─── Entries shown

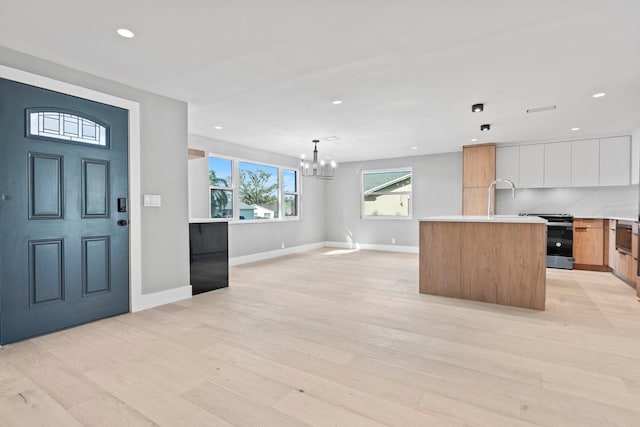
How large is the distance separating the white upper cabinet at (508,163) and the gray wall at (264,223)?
4321 millimetres

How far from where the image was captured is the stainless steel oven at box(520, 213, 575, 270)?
18.2ft

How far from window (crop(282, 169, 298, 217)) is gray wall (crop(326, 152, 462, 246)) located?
1280 millimetres

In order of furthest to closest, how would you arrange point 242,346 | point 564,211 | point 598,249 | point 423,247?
point 564,211
point 598,249
point 423,247
point 242,346

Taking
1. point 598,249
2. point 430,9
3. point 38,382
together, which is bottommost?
→ point 38,382

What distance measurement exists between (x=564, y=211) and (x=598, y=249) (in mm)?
1004

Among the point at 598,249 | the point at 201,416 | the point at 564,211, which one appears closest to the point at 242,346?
the point at 201,416

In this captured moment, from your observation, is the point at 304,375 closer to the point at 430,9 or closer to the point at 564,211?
the point at 430,9

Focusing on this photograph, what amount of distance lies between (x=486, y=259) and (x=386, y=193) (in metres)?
4.58

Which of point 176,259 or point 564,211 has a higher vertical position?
point 564,211

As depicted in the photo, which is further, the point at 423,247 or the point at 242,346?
the point at 423,247

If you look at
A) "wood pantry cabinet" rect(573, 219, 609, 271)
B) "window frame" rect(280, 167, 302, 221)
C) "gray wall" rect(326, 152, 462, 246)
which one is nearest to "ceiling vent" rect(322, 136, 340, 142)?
"window frame" rect(280, 167, 302, 221)

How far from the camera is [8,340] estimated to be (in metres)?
2.55

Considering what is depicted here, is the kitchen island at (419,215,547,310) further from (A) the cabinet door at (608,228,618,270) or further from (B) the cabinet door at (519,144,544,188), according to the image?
(B) the cabinet door at (519,144,544,188)

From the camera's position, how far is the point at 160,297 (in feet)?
11.7
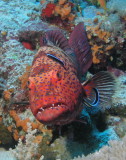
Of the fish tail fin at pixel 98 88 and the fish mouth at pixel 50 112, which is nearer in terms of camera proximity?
the fish mouth at pixel 50 112

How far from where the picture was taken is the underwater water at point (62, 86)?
8.78 ft

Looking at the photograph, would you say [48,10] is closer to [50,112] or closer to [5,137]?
[5,137]

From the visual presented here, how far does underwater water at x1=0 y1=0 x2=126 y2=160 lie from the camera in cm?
268

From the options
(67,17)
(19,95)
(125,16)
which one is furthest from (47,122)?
(125,16)

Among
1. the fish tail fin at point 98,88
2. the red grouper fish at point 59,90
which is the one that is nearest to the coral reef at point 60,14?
the red grouper fish at point 59,90

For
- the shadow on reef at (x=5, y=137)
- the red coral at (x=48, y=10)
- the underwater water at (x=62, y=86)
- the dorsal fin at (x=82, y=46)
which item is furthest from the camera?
the red coral at (x=48, y=10)

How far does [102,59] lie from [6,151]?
383cm

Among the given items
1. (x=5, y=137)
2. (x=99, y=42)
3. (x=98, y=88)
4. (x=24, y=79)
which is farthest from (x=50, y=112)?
(x=99, y=42)

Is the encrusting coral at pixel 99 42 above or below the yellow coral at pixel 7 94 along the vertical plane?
above

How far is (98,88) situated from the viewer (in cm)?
343

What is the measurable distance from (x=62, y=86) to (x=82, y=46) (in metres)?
2.77

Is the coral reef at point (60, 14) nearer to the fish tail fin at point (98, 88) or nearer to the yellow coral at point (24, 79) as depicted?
the yellow coral at point (24, 79)

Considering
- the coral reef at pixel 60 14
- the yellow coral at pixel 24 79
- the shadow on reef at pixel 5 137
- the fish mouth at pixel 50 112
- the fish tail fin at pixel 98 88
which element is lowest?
the shadow on reef at pixel 5 137

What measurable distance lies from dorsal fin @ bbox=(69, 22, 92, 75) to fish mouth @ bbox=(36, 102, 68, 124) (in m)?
2.62
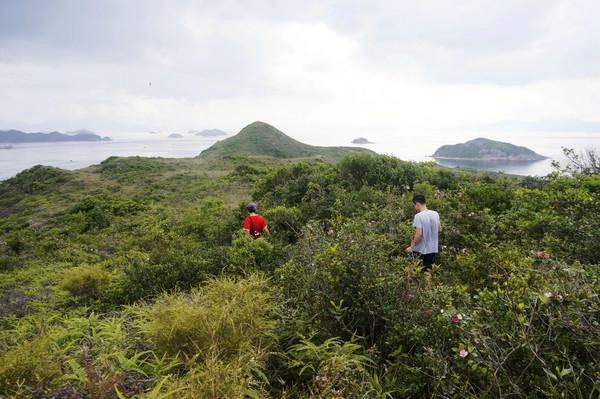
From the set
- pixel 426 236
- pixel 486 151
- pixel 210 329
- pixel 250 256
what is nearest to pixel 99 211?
pixel 250 256

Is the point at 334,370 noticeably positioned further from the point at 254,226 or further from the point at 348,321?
the point at 254,226

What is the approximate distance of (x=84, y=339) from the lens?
150 inches

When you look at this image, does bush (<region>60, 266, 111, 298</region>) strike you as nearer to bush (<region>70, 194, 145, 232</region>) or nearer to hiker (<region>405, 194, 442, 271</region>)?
hiker (<region>405, 194, 442, 271</region>)

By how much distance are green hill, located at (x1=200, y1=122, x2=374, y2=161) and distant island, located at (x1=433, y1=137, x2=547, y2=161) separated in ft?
79.3

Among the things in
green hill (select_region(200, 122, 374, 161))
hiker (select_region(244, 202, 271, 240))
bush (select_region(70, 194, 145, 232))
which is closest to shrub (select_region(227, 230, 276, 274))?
hiker (select_region(244, 202, 271, 240))

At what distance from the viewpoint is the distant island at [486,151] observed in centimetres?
7156

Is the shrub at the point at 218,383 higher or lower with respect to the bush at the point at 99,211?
higher

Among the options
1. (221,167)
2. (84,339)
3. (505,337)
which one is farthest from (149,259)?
(221,167)

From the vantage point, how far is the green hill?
245ft

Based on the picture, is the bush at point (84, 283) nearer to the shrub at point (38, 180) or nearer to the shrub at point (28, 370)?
the shrub at point (28, 370)

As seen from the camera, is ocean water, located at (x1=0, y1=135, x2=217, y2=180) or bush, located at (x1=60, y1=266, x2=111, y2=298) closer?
bush, located at (x1=60, y1=266, x2=111, y2=298)

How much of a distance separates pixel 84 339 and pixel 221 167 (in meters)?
40.1

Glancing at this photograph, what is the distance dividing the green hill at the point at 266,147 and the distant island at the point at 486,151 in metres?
24.2

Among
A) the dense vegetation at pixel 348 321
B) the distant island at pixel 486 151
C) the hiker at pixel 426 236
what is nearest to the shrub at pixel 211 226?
the dense vegetation at pixel 348 321
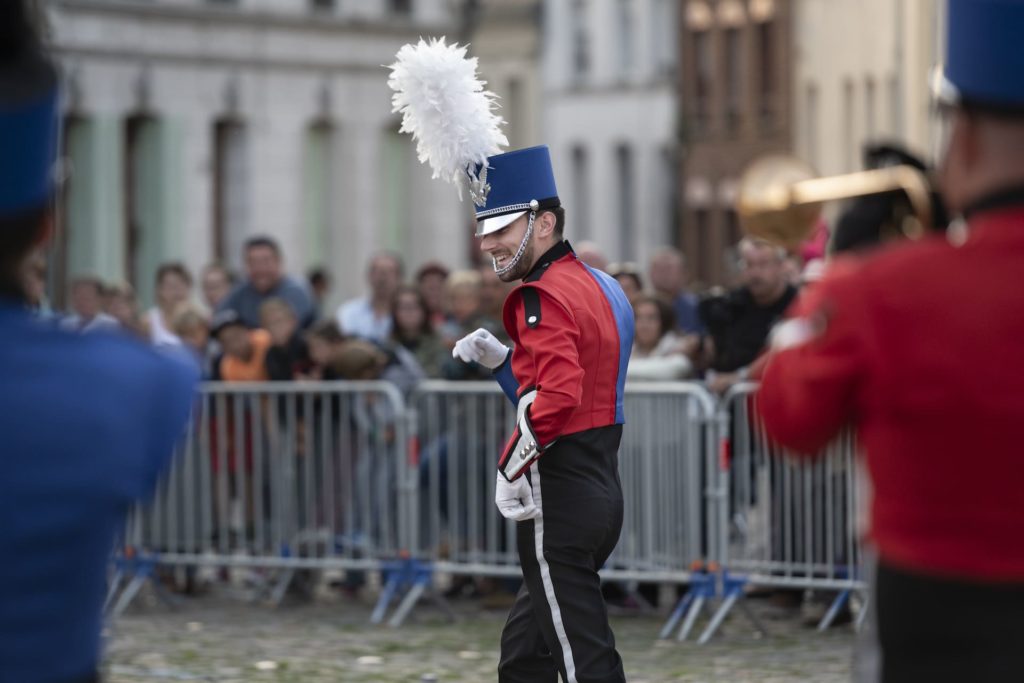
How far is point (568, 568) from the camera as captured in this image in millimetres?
7449

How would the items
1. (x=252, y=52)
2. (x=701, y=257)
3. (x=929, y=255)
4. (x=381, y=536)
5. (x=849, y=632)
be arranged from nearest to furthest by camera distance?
(x=929, y=255) < (x=849, y=632) < (x=381, y=536) < (x=252, y=52) < (x=701, y=257)

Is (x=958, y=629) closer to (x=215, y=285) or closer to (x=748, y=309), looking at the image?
(x=748, y=309)

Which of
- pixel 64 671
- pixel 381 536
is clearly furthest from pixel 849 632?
pixel 64 671

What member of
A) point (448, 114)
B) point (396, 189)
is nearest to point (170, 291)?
point (448, 114)

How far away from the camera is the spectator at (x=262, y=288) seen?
15.8 meters

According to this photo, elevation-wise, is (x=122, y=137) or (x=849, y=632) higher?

──────

▶ [To do]: Rewrite all the rows above, changing every "gray wall" to "painted wall" and keeping everything else the same. Leave the pictures out.

▶ [The response]:
How large is the distance separating the white upper cabinet at (508,163) and the painted wall at (264,223)?
4321 millimetres

How far from where the image was captured is the stainless steel oven at box(520, 213, 575, 270)?
18.2ft

How far from window (crop(282, 169, 298, 217)) is painted wall (crop(326, 152, 462, 246)) located?
1280 millimetres

In order of furthest to closest, how would you arrange point 242,346 | point 564,211 | point 598,249 | point 423,247?
point 564,211
point 598,249
point 423,247
point 242,346

Taking
1. point 598,249
2. point 430,9
3. point 38,382
together, which is bottommost?
→ point 38,382

What distance measurement exists between (x=564, y=211) and (x=598, y=249) (in mm)?
1004

Among the point at 598,249 | the point at 201,416 | the point at 564,211, which one appears closest to the point at 242,346?
the point at 201,416

In this captured moment, from your observation, is the point at 304,375 closer to the point at 430,9 or closer to the point at 564,211?
the point at 430,9

Focusing on this photograph, what amount of distance lies between (x=486, y=259) and (x=386, y=193) (in metres)?
4.58

Which of point 176,259 or point 564,211 has a higher vertical position?
point 564,211

As depicted in the photo, which is further, the point at 423,247 or the point at 242,346?
the point at 423,247

If you look at
A) "wood pantry cabinet" rect(573, 219, 609, 271)
B) "window frame" rect(280, 167, 302, 221)
C) "painted wall" rect(326, 152, 462, 246)
which one is nearest to "ceiling vent" rect(322, 136, 340, 142)?
"window frame" rect(280, 167, 302, 221)

How far from the camera is [8,340] estimated to be (in metres)?
2.55

Considering what is depicted here, is the kitchen island at (419,215,547,310) further from (A) the cabinet door at (608,228,618,270) or further from (B) the cabinet door at (519,144,544,188), according to the image?
(B) the cabinet door at (519,144,544,188)

From the camera's position, how far is the point at 160,297 (in feet)?
11.7
Of the fish tail fin at pixel 98 88 and the fish mouth at pixel 50 112, which is nearer in terms of camera proximity?
the fish mouth at pixel 50 112

How far from where the picture was taken is the underwater water at point (62, 86)?
8.78 ft

Looking at the photograph, would you say [48,10] is closer to [50,112] or closer to [5,137]?
[5,137]

From the visual presented here, how far does underwater water at x1=0 y1=0 x2=126 y2=160 lie from the camera in cm?
268

From the options
(67,17)
(19,95)
(125,16)
which one is furthest from (47,122)?
(125,16)

Among
1. the fish tail fin at point 98,88
2. the red grouper fish at point 59,90
which is the one that is nearest to the coral reef at point 60,14?
the red grouper fish at point 59,90

For
- the shadow on reef at (x=5, y=137)
- the red coral at (x=48, y=10)
- the underwater water at (x=62, y=86)
- the dorsal fin at (x=82, y=46)
which item is furthest from the camera?
the red coral at (x=48, y=10)

How far does [102,59] lie from [6,151]?
383cm

Among the given items
1. (x=5, y=137)
2. (x=99, y=42)
3. (x=98, y=88)
4. (x=24, y=79)
which is farthest from (x=50, y=112)?
(x=99, y=42)

Is the encrusting coral at pixel 99 42 above or below the yellow coral at pixel 7 94 along the vertical plane?
above

How far is (98,88) situated from the viewer (in cm)?
343

What is the measurable distance from (x=62, y=86) to (x=82, y=46) (in metres)?
2.77

Is the coral reef at point (60, 14) nearer to the fish tail fin at point (98, 88) or nearer to the yellow coral at point (24, 79) as depicted?
the yellow coral at point (24, 79)

Considering
- the coral reef at pixel 60 14
- the yellow coral at pixel 24 79
- the shadow on reef at pixel 5 137
- the fish mouth at pixel 50 112
- the fish tail fin at pixel 98 88
which element is lowest?
the shadow on reef at pixel 5 137

What measurable distance lies from dorsal fin @ bbox=(69, 22, 92, 75) to fish mouth @ bbox=(36, 102, 68, 124) (in m)?
2.62
From the set
- pixel 426 236
- pixel 486 151
- pixel 210 329
- pixel 250 256
what is nearest to pixel 99 211?
pixel 250 256

Is the point at 334,370 noticeably positioned further from the point at 254,226 or further from the point at 348,321?
the point at 254,226

What is the approximate distance of (x=84, y=339) from the lens?
150 inches

When you look at this image, does bush (<region>60, 266, 111, 298</region>) strike you as nearer to bush (<region>70, 194, 145, 232</region>) or nearer to hiker (<region>405, 194, 442, 271</region>)?
hiker (<region>405, 194, 442, 271</region>)

By how much distance are green hill, located at (x1=200, y1=122, x2=374, y2=161) and distant island, located at (x1=433, y1=137, x2=547, y2=161) separated in ft?
79.3

Among the things in
green hill (select_region(200, 122, 374, 161))
hiker (select_region(244, 202, 271, 240))
bush (select_region(70, 194, 145, 232))
which is closest to shrub (select_region(227, 230, 276, 274))?
hiker (select_region(244, 202, 271, 240))

At what distance from the viewpoint is the distant island at [486,151] observed in centimetres?
7156

Is the shrub at the point at 218,383 higher or lower with respect to the bush at the point at 99,211?
higher

Among the options
1. (221,167)
2. (84,339)
3. (505,337)
which one is farthest from (149,259)?
(221,167)

From the vantage point, how far is the green hill?
245ft

Based on the picture, is the bush at point (84, 283) nearer to the shrub at point (38, 180) or nearer to the shrub at point (28, 370)?
the shrub at point (28, 370)

As seen from the camera, is ocean water, located at (x1=0, y1=135, x2=217, y2=180) or bush, located at (x1=60, y1=266, x2=111, y2=298) closer?
bush, located at (x1=60, y1=266, x2=111, y2=298)

How much of a distance separates pixel 84 339 and pixel 221 167 (in meters)?
40.1

Glancing at this photograph, what is the distance dividing the green hill at the point at 266,147 and the distant island at the point at 486,151 in metres?
24.2

Among
A) the dense vegetation at pixel 348 321
B) the distant island at pixel 486 151
C) the hiker at pixel 426 236
what is nearest to the shrub at pixel 211 226?
the dense vegetation at pixel 348 321
How far is point (568, 568) from the camera as captured in this image in millimetres?
7449

How would the items
1. (x=252, y=52)
2. (x=701, y=257)
3. (x=929, y=255)
4. (x=381, y=536)
5. (x=849, y=632)
be arranged from nearest to furthest by camera distance?
(x=929, y=255) < (x=849, y=632) < (x=381, y=536) < (x=252, y=52) < (x=701, y=257)

Is (x=958, y=629) closer to (x=215, y=285) or closer to (x=748, y=309), looking at the image?
(x=748, y=309)

Which of
- pixel 64 671
- pixel 381 536
is clearly furthest from pixel 849 632?
pixel 64 671

What member of
A) point (448, 114)
B) point (396, 189)
is nearest to point (170, 291)?
point (448, 114)

How far away from the camera is the spectator at (x=262, y=288) seen?
15.8 meters

According to this photo, elevation-wise, is (x=122, y=137) or (x=849, y=632) higher?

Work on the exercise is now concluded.